My life is full of imaginary brick walls. Some thick and looming, some crumbled and deteriorating, and still others that are bright red and sturdy, shielding me from outside winds.
But the walls are everywhere.
I told you recently about the wall I’d been building between my husband and I. I confessed how I had picked up each brick one by one, felt it’s weight, and then foolishly set it down between us. Never looking up, I worked tirelessly at my wall. It wasn’t until I stopped to see it for what it was- a lie, that I had the sense to stop. The wall was a lie because I always thought it kept me safe, but it turns out that it really only kept me separate. You see, some walls need to be brought down.
Other walls are brought down by accident, by sudden impact, or even by neglect.
There’s a wall that I haven’t told you about. I don’t think I’m ready to name it just yet. Maybe it’s not even mine to name, but it shares my landscape. This wall has begun to crumble. At first I was all action- running in every direction trying to catch the bricks as they fell away, trying desperately to stack them back into place. But now…
Now I’m just paralyzed in the moment.
I feel myself standing there at the bottom, frozen in a dust cloud of smoke and rubble, watching it fall. I want this wall to be strong again, but I am helpless because it is not mine to labor over. Some walls represent shared spaces, and at the end of the day that is all they are. Shared spaces. I can help clean up the wreckage but I cannot build the wall. It doesn’t belong to me.
Which got me thinking…
I’ve spent too much time toiling over the wrong walls. There are other, more important walls, after all. My marriage, for instance, is a load-bearing wall. It shelters me, protects me, and holds me up. It not only deserves, but requires my constant care. I must abandon my habit of building walls between us and instead build the wall of us.
Because if a wall is truly strong, it cannot be easily brought down.
I look at my daughter and I realize that at nine years old, her foundation is solid but she is barely off the ground. The mortar is still wet. She has yet to take shape. There is much building to be done.
My hope for her is that instead of spending her life identifying as Rapunzel in the tower waiting to be rescued, she would identify more as the strong tower itself. That she would be a fortress not easily shaken. That she would know her worth and her value. That she would allow only the most worthy of suitors to one day scale her walls and gain her heart.
But how do I build a fortress that strong?

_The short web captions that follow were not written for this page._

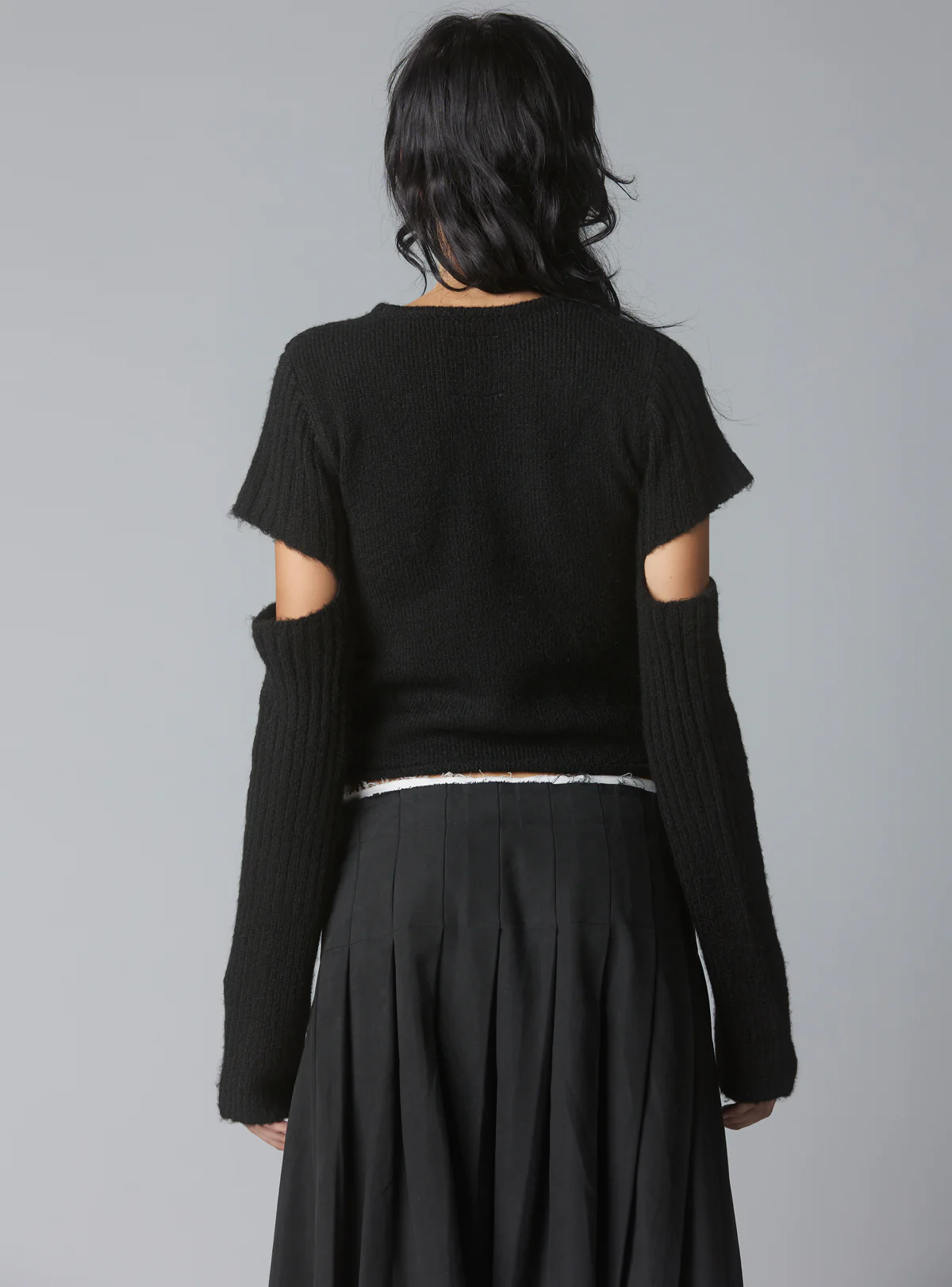 Cye Sweater - Image 4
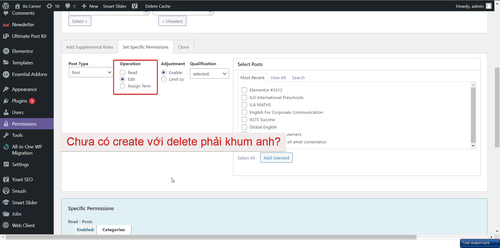 msedge X6AHzCWKlj.png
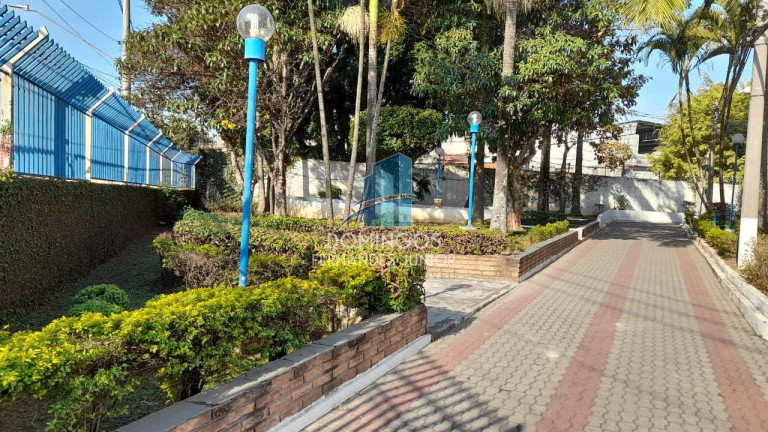 Imagem Apartamento com 2 Quartos à Venda, 56 m² em Ermelino Matarazzo - São Paulo Imagem Apartamento com 2 Quartos à Venda, 56 m² em Ermelino Matarazzo - São Paulo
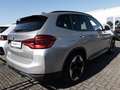 BMW X3 Impressive M-Sport PANO HUD 360° ACC H/K SHZ Argent - thumbnail 2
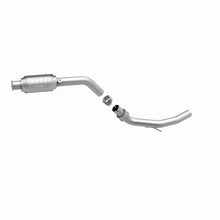 Load image into Gallery viewer, California-Direct-Fit-Catalytic-Converter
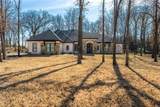 107 Oakbend Trail - Photo 1
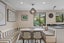 6B Lady Cobham Grove, Picton - Carousel 17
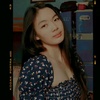 Angel Quinto - @angel_quinto - TikTok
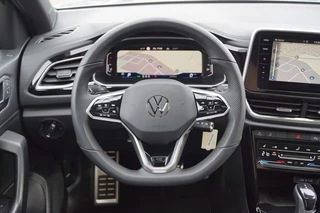 Volkswagen T-Roc - afbeelding nr 43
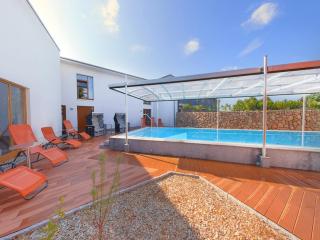 SEETELHOTEL Nautic Usedom Hotel & Spa - Koserow - 6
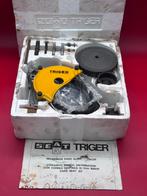 Fiat 600 850 127 Autobianchi A112 Triger set, Italpartsenzo@gmail.com, 4515AK, Nieuw, Ophalen of Verzenden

No seriously, I’m not like, asking for a friend here or something. I actually need to know. I’m not sure I’ve figured it out yet. So far all I’ve got is the old-fashioned way. The rolling up my sleeves, hard-work way.
The Brick By Brick Way.
By knowing who she is and meeting her in that place. By calling out the good in her. And by sometimes calling out the dark places in her too. By reminding her that the world needs more women who are willing to do hard and holy things. By reminding her she is loved fiercely and tenderly, just as she is, not only by her father and I but by her Heavenly Father as well. By teaching her to love others fiercely, tenderly, and openly in return.
By SAYING THE THINGS. I mean, seriously. How often as parents do we forget to actually say all the things? The small and little things that tend to fall away to bigger things? The “You are smart, you are kind, you are important” kinds of things? The “Don’t do drugs, don’t give in to peer pressure, and don’t sell yourself short” kinds of things?
I mean, I forget to all the time. In my defense, it is an awful lot of things to remember to say. Luckily there is still time. Luckily this wall is not only mine to build. Luckily God’s grace often covers me where I come up short in the parenting department.
But I really love these walls I’m building- this marriage and these tiny, tender, little hearts that have been put into my care. I want these walls to stand tall and proud. I want to work hard and to work well and someday I want to sit back and wipe the sweat off my brow, knowing in my gut that I did my real and true best.
So I think I am going to stop laboring in vain over those walls that are not mine and those walls that aren’t even supposed to be there in the first place. I’m going to do a little bit of renovation. I’m going to pick up the tools that the good Lord saw fit to give me and I’m going to put my heart and my soul into building up the walls that hold my household- and my heart- together.
Before I go, and also because I’ve seen You’ve Got Mail roughly 94 times, I’m going to send this question out into the cosmic void:
“What about you, dear void?”
What is your wall? Does it need building up or tearing down? I pray you find the strength to do whichever is needed.